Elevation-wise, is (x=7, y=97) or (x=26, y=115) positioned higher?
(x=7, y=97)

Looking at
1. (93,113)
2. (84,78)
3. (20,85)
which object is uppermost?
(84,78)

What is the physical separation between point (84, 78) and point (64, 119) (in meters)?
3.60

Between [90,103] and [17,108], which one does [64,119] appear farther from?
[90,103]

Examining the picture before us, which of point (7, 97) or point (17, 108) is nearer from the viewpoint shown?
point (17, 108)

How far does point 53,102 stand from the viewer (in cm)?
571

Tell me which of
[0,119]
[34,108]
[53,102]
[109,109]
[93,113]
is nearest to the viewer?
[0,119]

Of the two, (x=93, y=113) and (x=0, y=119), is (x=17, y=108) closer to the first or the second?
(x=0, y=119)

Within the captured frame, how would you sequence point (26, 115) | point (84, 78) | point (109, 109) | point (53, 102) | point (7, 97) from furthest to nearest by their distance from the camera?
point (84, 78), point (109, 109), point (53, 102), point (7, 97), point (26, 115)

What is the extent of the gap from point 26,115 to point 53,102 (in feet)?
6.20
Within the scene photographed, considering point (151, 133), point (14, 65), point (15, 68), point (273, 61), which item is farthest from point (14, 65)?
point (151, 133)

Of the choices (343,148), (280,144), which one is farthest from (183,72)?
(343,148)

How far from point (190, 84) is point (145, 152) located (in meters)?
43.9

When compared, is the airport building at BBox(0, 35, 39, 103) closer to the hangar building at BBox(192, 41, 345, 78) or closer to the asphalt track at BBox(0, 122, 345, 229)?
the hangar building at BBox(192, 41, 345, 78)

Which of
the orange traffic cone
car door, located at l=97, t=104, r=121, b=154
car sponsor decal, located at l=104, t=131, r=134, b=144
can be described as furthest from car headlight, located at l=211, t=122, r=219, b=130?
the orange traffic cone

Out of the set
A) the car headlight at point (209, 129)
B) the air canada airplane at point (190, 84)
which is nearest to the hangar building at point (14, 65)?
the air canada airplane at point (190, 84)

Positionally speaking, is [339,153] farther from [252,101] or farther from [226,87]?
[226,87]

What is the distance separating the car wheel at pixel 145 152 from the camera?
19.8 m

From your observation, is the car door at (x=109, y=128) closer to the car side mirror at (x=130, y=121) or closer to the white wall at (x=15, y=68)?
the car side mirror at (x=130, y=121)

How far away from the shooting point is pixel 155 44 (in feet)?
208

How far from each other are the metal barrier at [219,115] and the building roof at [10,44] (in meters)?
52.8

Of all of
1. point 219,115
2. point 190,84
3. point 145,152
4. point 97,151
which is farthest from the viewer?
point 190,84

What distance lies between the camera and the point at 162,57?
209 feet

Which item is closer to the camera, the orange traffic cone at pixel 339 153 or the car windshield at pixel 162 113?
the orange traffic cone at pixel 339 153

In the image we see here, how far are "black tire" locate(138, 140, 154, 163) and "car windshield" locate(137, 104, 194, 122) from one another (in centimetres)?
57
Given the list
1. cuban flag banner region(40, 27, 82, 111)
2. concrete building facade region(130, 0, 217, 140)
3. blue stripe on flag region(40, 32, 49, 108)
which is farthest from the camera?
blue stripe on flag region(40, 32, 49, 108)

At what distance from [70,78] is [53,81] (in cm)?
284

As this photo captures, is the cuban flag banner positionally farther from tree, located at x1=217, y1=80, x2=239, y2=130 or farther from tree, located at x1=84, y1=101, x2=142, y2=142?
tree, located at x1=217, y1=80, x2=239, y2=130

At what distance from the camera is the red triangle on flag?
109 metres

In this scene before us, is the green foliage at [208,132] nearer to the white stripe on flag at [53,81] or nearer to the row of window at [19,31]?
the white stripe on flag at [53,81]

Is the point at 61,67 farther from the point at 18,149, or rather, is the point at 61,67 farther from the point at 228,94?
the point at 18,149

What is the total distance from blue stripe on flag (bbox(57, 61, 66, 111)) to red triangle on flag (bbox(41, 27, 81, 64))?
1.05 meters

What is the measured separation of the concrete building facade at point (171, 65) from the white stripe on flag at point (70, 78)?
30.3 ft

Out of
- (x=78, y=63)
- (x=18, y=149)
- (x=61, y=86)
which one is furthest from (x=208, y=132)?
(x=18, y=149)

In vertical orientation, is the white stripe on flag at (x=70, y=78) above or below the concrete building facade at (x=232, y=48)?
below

• • • •

**Opdracht:** Schrijf de regels van de gegevens woord voor woord over, te beginnen bij de regel met "Given the list" en door tot en met het einde van de gegevens.

**Antwoord:**
Given the list
1. cuban flag banner region(40, 27, 82, 111)
2. concrete building facade region(130, 0, 217, 140)
3. blue stripe on flag region(40, 32, 49, 108)
which is farthest from the camera?
blue stripe on flag region(40, 32, 49, 108)

At what distance from [70,78] is [53,81] (in cm)?
284

As this photo captures, is the cuban flag banner positionally farther from tree, located at x1=217, y1=80, x2=239, y2=130 or farther from tree, located at x1=84, y1=101, x2=142, y2=142?
tree, located at x1=217, y1=80, x2=239, y2=130

At what distance from the camera is the red triangle on flag?
109 metres

In this scene before us, is the green foliage at [208,132] nearer to the white stripe on flag at [53,81] or nearer to the row of window at [19,31]?
the white stripe on flag at [53,81]

Is the point at 61,67 farther from the point at 18,149, or rather, is the point at 61,67 farther from the point at 228,94?
the point at 18,149

What is the total distance from blue stripe on flag (bbox(57, 61, 66, 111)) to red triangle on flag (bbox(41, 27, 81, 64))?
1.05 meters

What is the measured separation of the concrete building facade at point (171, 65) from the white stripe on flag at point (70, 78)?
30.3 ft

Out of
- (x=78, y=63)
- (x=18, y=149)
- (x=61, y=86)
which one is furthest from (x=208, y=132)?
(x=18, y=149)

In vertical orientation, is the white stripe on flag at (x=70, y=78) above or below the concrete building facade at (x=232, y=48)?
below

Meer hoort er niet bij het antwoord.